If code throws ImportError, AttributeError, or TypeError, introspect the installed
package and adapt the example to match the actual API rather than retrying.

# Consensus Sequences

**"Generate a consensus sequence from my VCF"** → Apply called variants to a reference FASTA, producing a sample-specific genome with optional haplotype selection and low-coverage masking.
- CLI: `bcftools consensus -f reference.fa input.vcf.gz`
- Python: `cyvcf2` + `Bio.SeqIO` for simple SNP-only cases

## Basic Usage

### Generate Consensus

```bash
bcftools consensus -f reference.fa input.vcf.gz > consensus.fa
```

### Specify Sample

```bash
bcftools consensus -f reference.fa -s sample1 input.vcf.gz > sample1.fa
```

### Output to File

```bash
bcftools consensus -f reference.fa -o consensus.fa input.vcf.gz
```

## Haplotype Selection

### First Haplotype Only

```bash
bcftools consensus -f reference.fa -H 1 input.vcf.gz > haplotype1.fa
```

### Second Haplotype Only

```bash
bcftools consensus -f reference.fa -H 2 input.vcf.gz > haplotype2.fa
```

### Haplotype Options

| Option | Description |
|--------|-------------|
| `-H 1` | First haplotype |
| `-H 2` | Second haplotype |
| `-H A` | Apply all ALT alleles |
| `-H R` | Apply REF alleles where heterozygous |
| `-I` | Apply IUPAC ambiguity codes (separate flag) |

### Phasing Requirements

The `-H 1` and `-H 2` flags select haplotypes based on the phased genotype separator (`|`). With unphased genotypes (using `/`, e.g. `0/1`), the assignment of alleles to haplotype 1 vs 2 is arbitrary and does not reflect true chromosomal phase.

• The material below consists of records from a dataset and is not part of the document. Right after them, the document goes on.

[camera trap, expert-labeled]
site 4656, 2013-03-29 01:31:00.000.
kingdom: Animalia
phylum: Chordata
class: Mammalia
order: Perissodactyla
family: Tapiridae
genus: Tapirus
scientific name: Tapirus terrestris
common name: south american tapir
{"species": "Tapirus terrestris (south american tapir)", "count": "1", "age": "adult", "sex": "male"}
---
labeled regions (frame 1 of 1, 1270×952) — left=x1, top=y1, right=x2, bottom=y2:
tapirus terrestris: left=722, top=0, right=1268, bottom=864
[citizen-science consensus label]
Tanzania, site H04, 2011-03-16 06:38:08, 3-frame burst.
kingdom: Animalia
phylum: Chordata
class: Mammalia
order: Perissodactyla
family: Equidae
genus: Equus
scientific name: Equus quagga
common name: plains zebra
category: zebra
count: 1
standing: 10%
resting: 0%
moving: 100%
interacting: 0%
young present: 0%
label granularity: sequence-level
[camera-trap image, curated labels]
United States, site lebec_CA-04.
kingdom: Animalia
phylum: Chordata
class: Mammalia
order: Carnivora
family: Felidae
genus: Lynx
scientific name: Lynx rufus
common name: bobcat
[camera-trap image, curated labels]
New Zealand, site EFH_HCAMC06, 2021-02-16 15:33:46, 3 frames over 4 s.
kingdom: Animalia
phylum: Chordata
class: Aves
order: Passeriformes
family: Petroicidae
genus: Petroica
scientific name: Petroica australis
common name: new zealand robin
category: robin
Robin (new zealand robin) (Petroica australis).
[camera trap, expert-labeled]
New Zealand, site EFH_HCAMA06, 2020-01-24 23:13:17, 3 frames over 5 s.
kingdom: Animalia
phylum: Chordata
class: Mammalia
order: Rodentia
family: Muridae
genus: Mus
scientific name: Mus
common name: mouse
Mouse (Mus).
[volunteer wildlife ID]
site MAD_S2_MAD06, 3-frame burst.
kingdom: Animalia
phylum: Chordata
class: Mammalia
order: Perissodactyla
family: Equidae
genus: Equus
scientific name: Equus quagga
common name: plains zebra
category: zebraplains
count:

Verify phasing status before haplotype extraction:

```bash
bcftools query -f '%CHROM\t%POS[\t%GT]\n' input.vcf.gz | head
```

Phased genotypes appear as `0|1` or `1|0`; unphased as `0/1`. Sources of phased genotypes:
- Read-backed phasing: WhatsHap, HapCUT2 (requires aligned reads)
- Trio phasing: Mendelian inheritance with parental genotypes
- Statistical phasing: SHAPEIT, Eagle (population-level, less accurate for rare variants)
- Long-read phasing: direct observation of haplotype blocks from PacBio/ONT reads

## IUPAC Codes for Heterozygous Sites

```bash
bcftools consensus -f reference.fa -I input.vcf.gz > consensus_iupac.fa
```

Heterozygous sites encoded with IUPAC ambiguity codes:
- A/G → R
- C/T → Y
- A/C → M
- G/T → K
- A/T → W
- C/G → S

## Missing Data Handling

### Mark Missing as N

```bash
bcftools consensus -f reference.fa -M N input.vcf.gz > consensus.fa
```

### Mark Low Coverage as N

Using a mask BED file:

```bash
# Create mask from depth
samtools depth input.bam | awk '$3<10 {print $1"\t"$2-1"\t"$2}' > low_coverage.bed

# Apply mask
bcftools consensus -f reference.fa -m low_coverage.bed input.vcf.gz > consensus.fa
```

### Mask Options

| Option | Description |
|--------|-------------|
| `-m FILE` | Mask regions in BED file with N |
| `-M CHAR` | Character for masked regions (default N) |

## Region Selection

### Specific Region

```bash
bcftools consensus -f reference.fa -r chr1:1000-2000 input.vcf.gz > region.fa
```

### Multiple Regions

Use with BED file to extract multiple regions.

## Chain Files

### Generate Chain File

```bash
bcftools consensus -f reference.fa -c chain.txt input.vcf.gz > consensus.fa
```

Chain files map coordinates between reference and consensus:
- Useful for liftover of annotations
- Required when indels change sequence length

### Chain File Format

```
chain score ref_name ref_size ref_strand ref_start ref_end query_name query_size query_strand query_start query_end id
```

## Sample-Specific Consensus

### For Each Sample

```bash
for sample in $(bcftools query -l input.vcf.gz); do
    bcftools consensus -f reference.fa -s "$sample" input.vcf.gz > "${sample}.fa"
done
```

### Both Haplotypes

```bash
sample="sample1"
bcftools consensus -f reference.fa -s "$sample" -H 1 input.vcf.gz > "${sample}_hap1.fa"
bcftools consensus -f reference.fa -s "$sample" -H 2 input.vcf.gz > "${sample}_hap2.fa"
```

## VCF Normalization Before Consensus

Normalize the VCF before applying variants to the reference. Non-normalized indel representations (left-aligned vs right-aligned, or decomposed vs multi-allelic) can produce incorrect consensus sequences:

```bash
bcftools norm -f reference.fa input.vcf.gz | bcftools consensus -f reference.fa > consensus.fa
```

Normalization left-aligns indels and splits multi-allelic records, ensuring variant positions match the reference context exactly. Without normalization, overlapping or adjacent indels are more likely to conflict, and bcftools consensus may silently produce unexpected sequence at those sites despite logging warnings to stderr.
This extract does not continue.